» **Kutipan untuk Dibaca**
╭──
Pada mulanya, pemukiman Kali Code sendiri tidak pernah menjadi hunian yang mengundang perhatian sebagaimana realita sekarang. Dulu tanah di bawah jembatan Gondolayu ini tidak bertuan. Masyarakat urban yang belum mempunyai tempat hunian kemudian memanfaatkannya sebagai tempat tinggal dengan bangunan seadannya. Orang sering menyebutnya sebagai masyarakat pinggir kali, yang disingkat menjadi Girli.

Kondisi struktur dan infrastruktur sosial komonitas Girli sangat mengenaskan, terlebih londisi perekonomian mereka yang merupakan penyebab dari sekian ironi masyarakit miskin kota. Dengan bangunan yang terbuat dari kardus dan triplek, rumah Girli amat rentan terhadap banjir yang bisa mengancam tiap musim hujan datang. Tapi apa boleh buat, tanpa pilihan mereka tetap menjadikan kawasan kumuh tersebut sebagai tempat hunian setelah mereka lelah bekerja seharian. Kondisi moral akibat keterdesakan ekonomi juga tak kalah mengenaskan.
╰──
» **Daftar Tugas**
A. Sebutkan semua nama diri, yaitu nama tempat dan sebutan komunitas, yang muncul dalam kutipan tentang pemukiman Kali Code.
B. Lanjutkan kutipan tentang pemukiman Kali Code mulai setelah kalimat terakhirnya.

» **Data yang Ditampilkan**
╭──
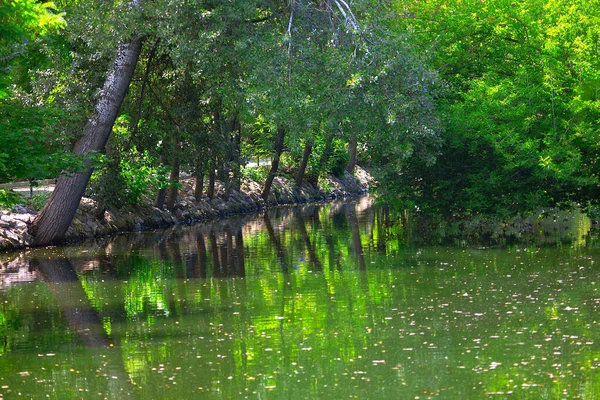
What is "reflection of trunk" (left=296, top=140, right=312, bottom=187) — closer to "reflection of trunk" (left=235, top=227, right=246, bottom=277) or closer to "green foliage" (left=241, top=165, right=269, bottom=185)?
"green foliage" (left=241, top=165, right=269, bottom=185)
╰──
» **Jawaban Tugas**
A. Kali Code, Gondolayu, Girli

B.
Kondisi sosial itulah yang kemudian mengundang perhatian seorang pastor, arsitek, dan penulis. Dia adalah YB Mangunwijaya, seorang arsitektur jebolan Aachen, Jerman. Sebagai arsitek secara suka rela dia membangun pemukiman pinggir kali agar layak untuk ditempati dan tidak mudah menjadi korban banjir. Maka dibangunlah pemukiman sederhana tapi artistik dan kokoh di tepi sungai Code di bawah jembatan Gondolayu. Hasil dari karya Romo Mangun itu ternyata memukau publik. Bahwa bangunan rumah yang sederhana dan hanya terbuat dari kayu dan bambu, ternyata membawa keindahan tersendiri.

Beberapa warga kampung Girli Code itu berprofesi mulai dari penjual koran, pengamen, atau penarik becak. Bahkan menjadi perampok dan pekerja seks komersial merupakan pilihan yang mereka jalani demi menyambung hidup. Di bawah dekade 80-an kondisi masyarakat Kali Code sama sekali bukan daya tarik. Jangankan bisa dibanggakan, bertahan dari penggusuran saja merupakan prestasi yang menggembirakan bagi mereka.

Dengan bergotong-royong pembangunan perkampungan Kali Code dimulai. Warga dibantu sejumlah tukang kayu khusus. Namun sebelumnya warga berkumpul dan berdiskusi dengan Romo Mangun serta beberapa pegiat sosial. Keinginan warga dirundingkan, termasuk bentuk bangunan yang diinginkan. Ternyata semua warga sepakat mengubah bangunannya.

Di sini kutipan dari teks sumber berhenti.